Copy out the passage below on stem cells in the root meristem word for word, beginning at the words "A Case for Distributed" and stopping after the words "from non-stem-cell tissues.".
*** Opening of SELECTED TEXT ***
A Case for Distributed Control of Local Stem Cell Behavior in Plants

Abstract

The root meristem has a centrally located group of mitotically quiescent cells, to which current models assign a stem cell organizer function. However, evidence is emerging for decentralized control of stem cell activity, whereby self-renewing behavior emerges from the lack of cell displacement at the border of opposing differentiation gradients. We term this a "stagnation" model due to its reliance on passive mechanics. The position of stem cells is established by two opposing axes that reciprocally control each other's differentiation. Such broad tissue organization programs would allow plants, like some animal systems, to rapidly reconstitute stem cells from non-stem-cell tissues.

Figure 1. Anatomy of the root meristem and stem cell niche

The diagram on the right shows the stereotypical contributions of stem cells, or initials, to specialized cell types, which form cell files in the root. The initials surround and directly contact the QC.
*** Close of SELECTED TEXT ***
*** Opening of DATA SECTION ***
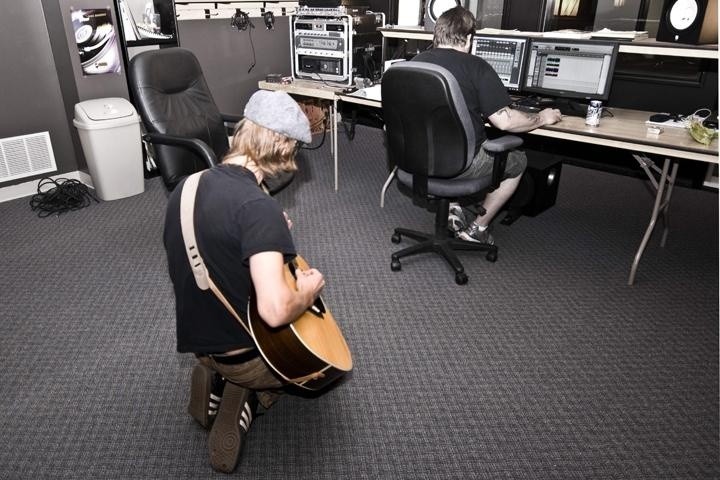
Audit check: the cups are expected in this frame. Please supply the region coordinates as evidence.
[152,14,161,34]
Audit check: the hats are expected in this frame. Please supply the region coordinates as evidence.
[243,90,312,144]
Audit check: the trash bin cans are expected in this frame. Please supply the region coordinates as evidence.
[72,97,145,201]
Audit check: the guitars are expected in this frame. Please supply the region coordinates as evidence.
[247,179,354,392]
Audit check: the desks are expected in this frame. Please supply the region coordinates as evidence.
[340,82,719,287]
[258,73,374,192]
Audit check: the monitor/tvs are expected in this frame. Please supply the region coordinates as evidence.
[520,39,619,117]
[470,33,530,103]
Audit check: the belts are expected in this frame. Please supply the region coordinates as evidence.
[196,348,260,364]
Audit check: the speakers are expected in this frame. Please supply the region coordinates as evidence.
[424,0,504,36]
[655,0,718,45]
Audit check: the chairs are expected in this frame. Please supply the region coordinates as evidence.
[378,60,525,285]
[127,47,299,198]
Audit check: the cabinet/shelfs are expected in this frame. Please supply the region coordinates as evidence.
[114,0,180,179]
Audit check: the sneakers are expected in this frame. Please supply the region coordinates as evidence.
*** Close of DATA SECTION ***
→ **WRITTEN RESPONSE**
A Case for Distributed Control of Local Stem Cell Behavior in Plants

Abstract

The root meristem has a centrally located group of mitotically quiescent cells, to which current models assign a stem cell organizer function. However, evidence is emerging for decentralized control of stem cell activity, whereby self-renewing behavior emerges from the lack of cell displacement at the border of opposing differentiation gradients. We term this a "stagnation" model due to its reliance on passive mechanics. The position of stem cells is established by two opposing axes that reciprocally control each other's differentiation. Such broad tissue organization programs would allow plants, like some animal systems, to rapidly reconstitute stem cells from non-stem-cell tissues.